** Data provided follows **
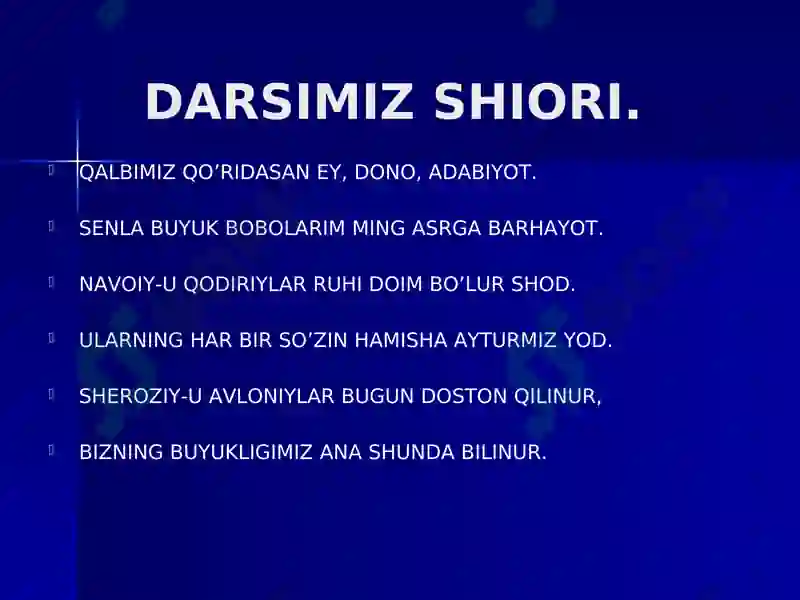 DARSIMIZ SHIORI.

QALBIMIZ QO’RIDASAN EY, DONO, ADABIYOT.

SENLA BUYUK BOBOLARIM MING ASRGA BARHAYOT.

NAVOIY-U QODIRIYLAR RUHI DOIM BO’LUR SHOD.

ULARNING HAR BIR SO’ZIN HAMISHA AYTURMIZ YOD.

SHEROZIY-U AVLONIYLAR BUGUN DOSTON QILINUR,

BIZNING BUYUKLIGIMIZ ANA SHUNDA BILINUR.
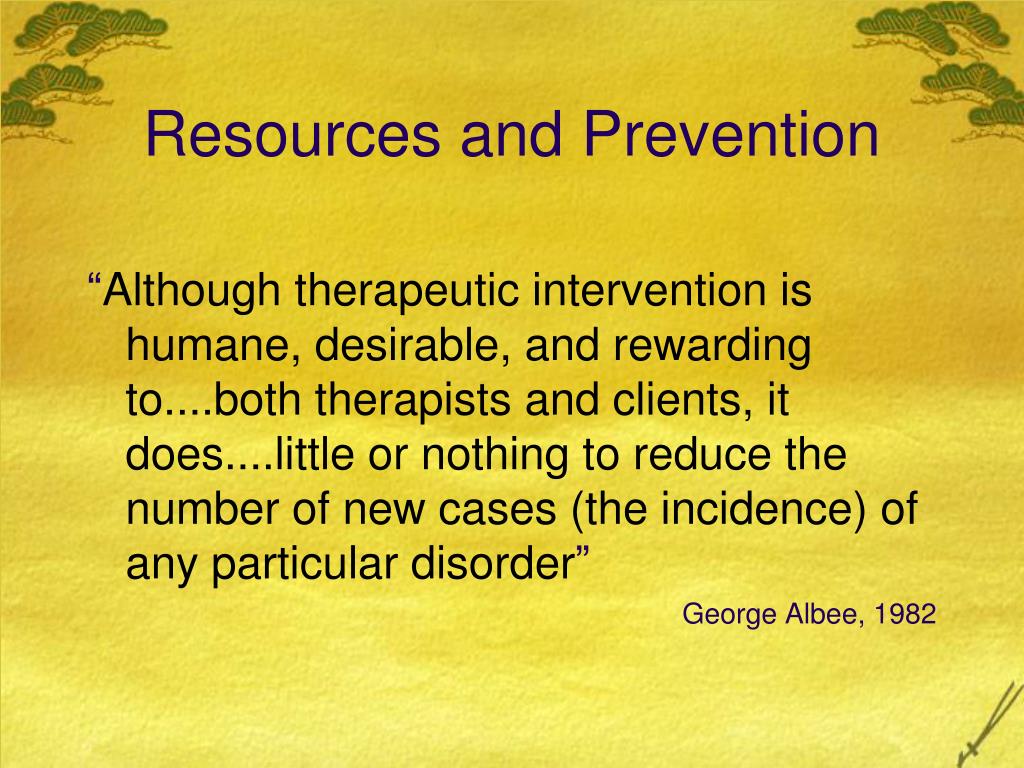 Resources and Prevention

“Although therapeutic intervention is humane, desirable, and rewarding to....both therapists and clients, it does....little or nothing to reduce the number of new cases (the incidence) of any particular disorder”

George Albee, 1982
** End of Data provided **
## Task instructions
Without including any picture, write out the material above exactly.

## Reply to the task
 DARSIMIZ SHIORI.

QALBIMIZ QO’RIDASAN EY, DONO, ADABIYOT.

SENLA BUYUK BOBOLARIM MING ASRGA BARHAYOT.

NAVOIY-U QODIRIYLAR RUHI DOIM BO’LUR SHOD.

ULARNING HAR BIR SO’ZIN HAMISHA AYTURMIZ YOD.

SHEROZIY-U AVLONIYLAR BUGUN DOSTON QILINUR,

BIZNING BUYUKLIGIMIZ ANA SHUNDA BILINUR.
 Resources and Prevention

“Although therapeutic intervention is humane, desirable, and rewarding to....both therapists and clients, it does....little or nothing to reduce the number of new cases (the incidence) of any particular disorder”

George Albee, 1982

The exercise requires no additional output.